Warum lag Stuttgart laut dem Auszug über den Ludwigsburger Bahnhof nicht mehr zwei Postkutschenstunden, sondern nur noch eine halbe Stunde von Ludwigsburg entfernt? Antworte in einem Satz.
++++ AUSGEWÄHLTER AUSZUG ++++
Bis vor 170 Jahren lag Stuttgart zwei Postkutschenstunden von Ludwigsburg entfernt. Dann kam die Eisenbahn und verkürzte diese Distanz auf eine halbe Stunde. Für die einen markierte das den Anbruch der Moderne, für die anderen das Ende der Beschaulichkeit.

Ludwigsburg - Bis vor 170 Jahren lag Stuttgart zwei Postkutschenstunden von Ludwigsburg entfernt. Dann kam die Eisenbahn und verkürzte diese Distanz auf eine halbe Stunde. Für die einen markierte das den Anbruch der Moderne, für die anderen das Ende der Beschaulichkeit. Der neue Band der Ludwigsburger Geschichtsblätter räumt der Geschichte des Ludwigsburger Bahnhofs sowie der Bottwartal- und der Strohgäubahn viel Platz ein.
++++ EINTRÄGE DER AUFLISTUNG ++++
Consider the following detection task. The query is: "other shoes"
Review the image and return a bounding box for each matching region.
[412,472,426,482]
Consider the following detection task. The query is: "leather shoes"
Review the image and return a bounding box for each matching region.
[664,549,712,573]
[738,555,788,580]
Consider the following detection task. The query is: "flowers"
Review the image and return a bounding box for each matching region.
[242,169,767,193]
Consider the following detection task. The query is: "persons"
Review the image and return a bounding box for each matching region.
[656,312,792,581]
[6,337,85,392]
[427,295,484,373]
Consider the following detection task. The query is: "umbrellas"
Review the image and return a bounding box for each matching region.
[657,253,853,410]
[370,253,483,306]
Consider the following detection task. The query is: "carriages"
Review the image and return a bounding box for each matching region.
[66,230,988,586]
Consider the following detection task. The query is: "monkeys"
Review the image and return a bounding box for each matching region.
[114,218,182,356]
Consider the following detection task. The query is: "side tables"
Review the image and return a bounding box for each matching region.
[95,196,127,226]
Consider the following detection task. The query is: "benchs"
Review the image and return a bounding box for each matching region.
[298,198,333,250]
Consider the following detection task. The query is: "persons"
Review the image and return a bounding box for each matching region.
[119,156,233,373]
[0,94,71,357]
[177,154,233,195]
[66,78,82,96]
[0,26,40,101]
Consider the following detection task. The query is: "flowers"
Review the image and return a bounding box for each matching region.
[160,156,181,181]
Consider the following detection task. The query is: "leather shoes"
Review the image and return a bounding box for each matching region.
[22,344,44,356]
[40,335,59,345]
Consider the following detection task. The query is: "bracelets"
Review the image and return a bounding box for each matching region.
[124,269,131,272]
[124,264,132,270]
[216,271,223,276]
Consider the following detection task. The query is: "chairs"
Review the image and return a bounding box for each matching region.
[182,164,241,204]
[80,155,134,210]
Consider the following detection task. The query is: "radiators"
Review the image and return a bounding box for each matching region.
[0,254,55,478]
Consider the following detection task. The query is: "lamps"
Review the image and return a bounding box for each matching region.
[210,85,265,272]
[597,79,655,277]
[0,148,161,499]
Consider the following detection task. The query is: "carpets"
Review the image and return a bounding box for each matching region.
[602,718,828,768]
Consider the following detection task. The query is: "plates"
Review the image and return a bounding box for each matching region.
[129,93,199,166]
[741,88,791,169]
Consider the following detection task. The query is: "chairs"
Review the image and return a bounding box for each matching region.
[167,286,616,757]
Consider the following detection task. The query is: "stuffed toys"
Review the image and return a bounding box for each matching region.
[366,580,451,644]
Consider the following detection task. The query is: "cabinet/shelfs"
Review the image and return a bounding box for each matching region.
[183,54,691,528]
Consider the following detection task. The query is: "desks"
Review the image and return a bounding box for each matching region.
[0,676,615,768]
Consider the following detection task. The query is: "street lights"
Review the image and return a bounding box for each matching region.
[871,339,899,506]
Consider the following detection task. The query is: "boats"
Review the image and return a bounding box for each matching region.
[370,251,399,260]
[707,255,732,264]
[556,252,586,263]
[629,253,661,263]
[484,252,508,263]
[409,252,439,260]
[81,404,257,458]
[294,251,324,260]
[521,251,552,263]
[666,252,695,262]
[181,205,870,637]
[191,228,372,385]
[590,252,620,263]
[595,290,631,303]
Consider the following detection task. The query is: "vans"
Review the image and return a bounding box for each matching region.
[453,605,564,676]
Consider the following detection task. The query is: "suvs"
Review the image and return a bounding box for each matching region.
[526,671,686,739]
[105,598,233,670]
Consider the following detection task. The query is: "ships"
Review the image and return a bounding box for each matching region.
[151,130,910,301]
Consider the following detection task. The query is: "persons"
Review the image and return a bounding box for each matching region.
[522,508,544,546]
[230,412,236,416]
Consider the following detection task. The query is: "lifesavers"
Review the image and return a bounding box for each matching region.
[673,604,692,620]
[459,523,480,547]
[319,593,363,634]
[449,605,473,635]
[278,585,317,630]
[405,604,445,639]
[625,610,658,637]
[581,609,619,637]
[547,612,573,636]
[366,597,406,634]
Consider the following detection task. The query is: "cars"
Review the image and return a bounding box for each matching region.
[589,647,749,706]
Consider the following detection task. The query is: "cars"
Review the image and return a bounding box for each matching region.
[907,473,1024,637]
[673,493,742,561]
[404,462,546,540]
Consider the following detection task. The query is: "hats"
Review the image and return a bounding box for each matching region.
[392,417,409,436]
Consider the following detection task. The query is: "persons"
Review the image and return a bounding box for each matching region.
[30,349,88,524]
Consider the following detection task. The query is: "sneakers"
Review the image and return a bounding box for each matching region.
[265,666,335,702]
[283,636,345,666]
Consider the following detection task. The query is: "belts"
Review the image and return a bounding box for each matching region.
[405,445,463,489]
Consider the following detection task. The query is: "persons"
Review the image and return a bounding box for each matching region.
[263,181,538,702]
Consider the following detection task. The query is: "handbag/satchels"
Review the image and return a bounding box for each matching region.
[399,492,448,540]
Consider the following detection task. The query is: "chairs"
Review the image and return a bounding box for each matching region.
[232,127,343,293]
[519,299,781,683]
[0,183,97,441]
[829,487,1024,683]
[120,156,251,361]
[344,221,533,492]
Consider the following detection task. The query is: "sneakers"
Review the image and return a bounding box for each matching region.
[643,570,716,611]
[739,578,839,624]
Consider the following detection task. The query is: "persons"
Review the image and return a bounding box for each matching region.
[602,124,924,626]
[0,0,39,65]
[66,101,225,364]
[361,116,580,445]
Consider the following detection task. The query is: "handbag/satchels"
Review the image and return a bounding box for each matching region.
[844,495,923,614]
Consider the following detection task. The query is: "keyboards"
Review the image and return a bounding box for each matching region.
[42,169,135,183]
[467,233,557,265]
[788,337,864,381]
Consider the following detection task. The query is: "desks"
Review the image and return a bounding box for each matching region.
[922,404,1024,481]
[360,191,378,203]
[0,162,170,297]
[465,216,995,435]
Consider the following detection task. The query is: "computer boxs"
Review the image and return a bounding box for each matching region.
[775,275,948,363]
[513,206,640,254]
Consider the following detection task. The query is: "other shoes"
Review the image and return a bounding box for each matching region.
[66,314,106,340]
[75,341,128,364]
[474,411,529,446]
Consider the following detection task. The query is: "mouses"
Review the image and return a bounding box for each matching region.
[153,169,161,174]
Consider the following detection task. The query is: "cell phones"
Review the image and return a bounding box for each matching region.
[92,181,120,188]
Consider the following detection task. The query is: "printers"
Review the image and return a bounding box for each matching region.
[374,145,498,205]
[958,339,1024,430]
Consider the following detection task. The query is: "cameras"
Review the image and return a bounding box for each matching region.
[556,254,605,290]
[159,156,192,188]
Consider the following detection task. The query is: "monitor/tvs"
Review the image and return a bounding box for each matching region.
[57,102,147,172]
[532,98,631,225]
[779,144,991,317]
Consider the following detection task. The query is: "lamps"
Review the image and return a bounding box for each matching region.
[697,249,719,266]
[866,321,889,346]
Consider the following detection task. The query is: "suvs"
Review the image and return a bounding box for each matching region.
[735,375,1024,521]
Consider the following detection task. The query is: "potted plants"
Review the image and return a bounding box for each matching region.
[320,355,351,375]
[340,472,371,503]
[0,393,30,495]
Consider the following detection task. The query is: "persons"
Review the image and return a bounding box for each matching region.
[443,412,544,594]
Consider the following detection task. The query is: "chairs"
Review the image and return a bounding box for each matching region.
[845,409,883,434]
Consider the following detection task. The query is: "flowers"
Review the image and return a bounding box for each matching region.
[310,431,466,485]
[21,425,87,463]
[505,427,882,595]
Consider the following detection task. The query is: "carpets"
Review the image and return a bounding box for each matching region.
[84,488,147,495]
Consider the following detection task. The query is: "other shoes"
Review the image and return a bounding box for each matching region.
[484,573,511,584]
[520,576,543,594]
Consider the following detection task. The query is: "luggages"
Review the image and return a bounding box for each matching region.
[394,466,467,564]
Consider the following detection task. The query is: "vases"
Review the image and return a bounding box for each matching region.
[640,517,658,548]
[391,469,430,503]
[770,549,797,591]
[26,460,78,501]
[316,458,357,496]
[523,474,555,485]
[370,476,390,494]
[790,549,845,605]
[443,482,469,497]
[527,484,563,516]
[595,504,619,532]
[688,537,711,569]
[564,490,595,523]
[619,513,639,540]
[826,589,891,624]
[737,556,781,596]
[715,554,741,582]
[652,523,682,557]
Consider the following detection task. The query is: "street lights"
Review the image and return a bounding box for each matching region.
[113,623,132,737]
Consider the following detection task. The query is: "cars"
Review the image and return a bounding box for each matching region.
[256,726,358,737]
++++
* LÖSUNG *
Die Eisenbahn kam und verkürzte die Distanz von zwei Postkutschenstunden auf eine halbe Stunde.